National Public Housing Museum + Dr. ShaDawn Battle (2025)
Images: (Left) A portrait of Liú méi zhì huì at the National Public Housing Museum wearing a green shirt with a white and yellow plant pattern, black shorts, colorful sneakers, and a ponytail. (Middle) A portrait of jellystone robinson frazier at the National Public Housing Museum. wearing a black shirt with a blue undershirt, a black n95 mask and braids wrapped up in a ponytail.(Right) Dr. ShaDawn Battle sits inside the National Public Housing Museum wearing a shirt that says, "Footwork Saved My Life". All three photos by Joshua Clay Johnson.

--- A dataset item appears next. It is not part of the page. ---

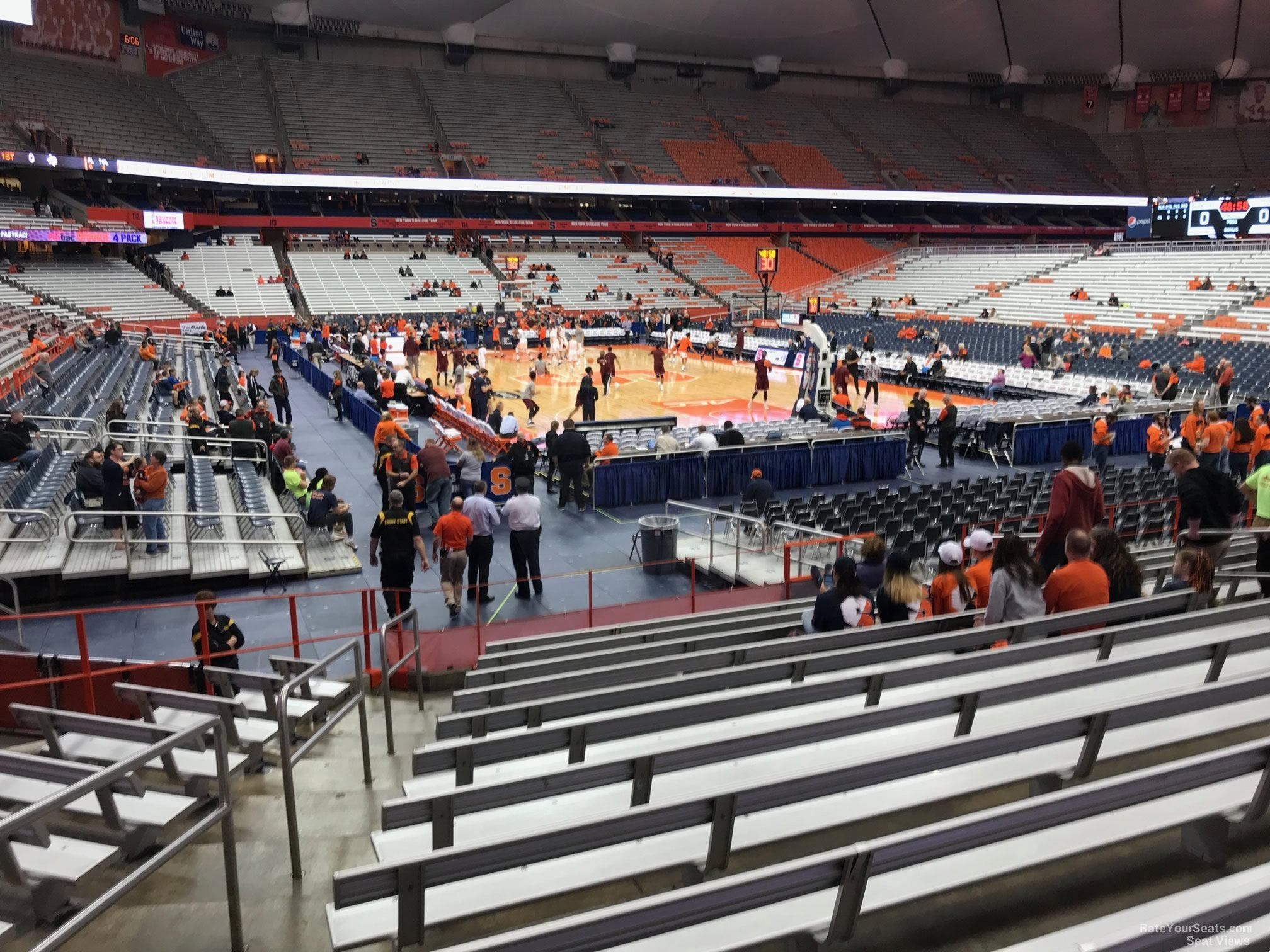 Carrier Dome Section 105 Syracuse Basketball
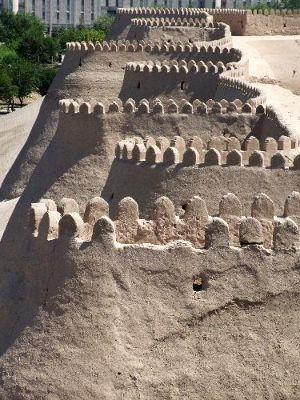 3608390-Khivas_walls_seen_from_the_Ark_Khiva.jpg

“I started to realize how important it is to connect Chicago footwork to spaces—spaces that we’ve been dispossessed from. They didn’t just knock down the structures that housed families when they knocked down the projects. They knocked down cultural production, where dance groups practiced, where art was bred and breathed and had a place to exist and thrive, [and] where Black kids had a place to call home when theirs were volatile.”
ARCHIVE:
National Public Housing Museum
The National Public Housing Museum‘s mission is to promote, preserve, and propel the right of all people to a place to call home. Our Public Oral History Archive shares and activates over 170 (and counting) stories from the people who call public housing home, becoming a source of power, knowledge, and strength in the struggles for housing justice. Our interviews are largely conducted and processed by members of public housing communities. In addition to our public online archive, we have additional interviews that are shared in limited capacities in accordance to narrators’ wishes. Our archive is activated through museum exhibitions, events, and our digital offerings such as our podcast, Out of the Archives. As an International Site of Conscience, NPHM believes that history and memory must inform social change. To foster a more just and humane society, we provide safe spaces to remember and preserve even the most traumatic memories and enable visitors to make connections between the past and related contemporary human rights issues. We also believe that everyone must repair and redress the systemic injustices of the past, leading to our commitment to creative strategies that build the social and cultural capital of public housing residents.
READ MORE: Interview with Liú méi zhì huì & jellystone robinson frazier of the National Public Housing Museum
ARTIST:
Dr. ShaDawn Battle
South Side of Chicago native, Dr. ShaDawn Battle is an Assistant Professor of Critical Ethnic and Black Studies at Xavier University (Cincinnati, OH). She considers herself an artivist, often harnessing Black artistic expression in the service of social justice. Dr. Battle earned her PhD in literature from The University of Cincinnati. Her research interests include African American Literature, Postcolonial Studies, Black Feminist Studies, Critical Race Epistemology, and Hip-Hop Studies. In October of 2023, Dr. Battle was named as the Artist as Instigator Resident for the National Public Housing Museum. Dr. Battle’s project, Place, Space, Werkz, used the art form Chicago Footwork to examine Chicago’s history of housing injustice through various examples of housing violence. It was a three-phase project that culminated in a production, where six youth drew from their political education experience to tell the stories of housing violence through their dancing bodies and other forms of Black artistic expression.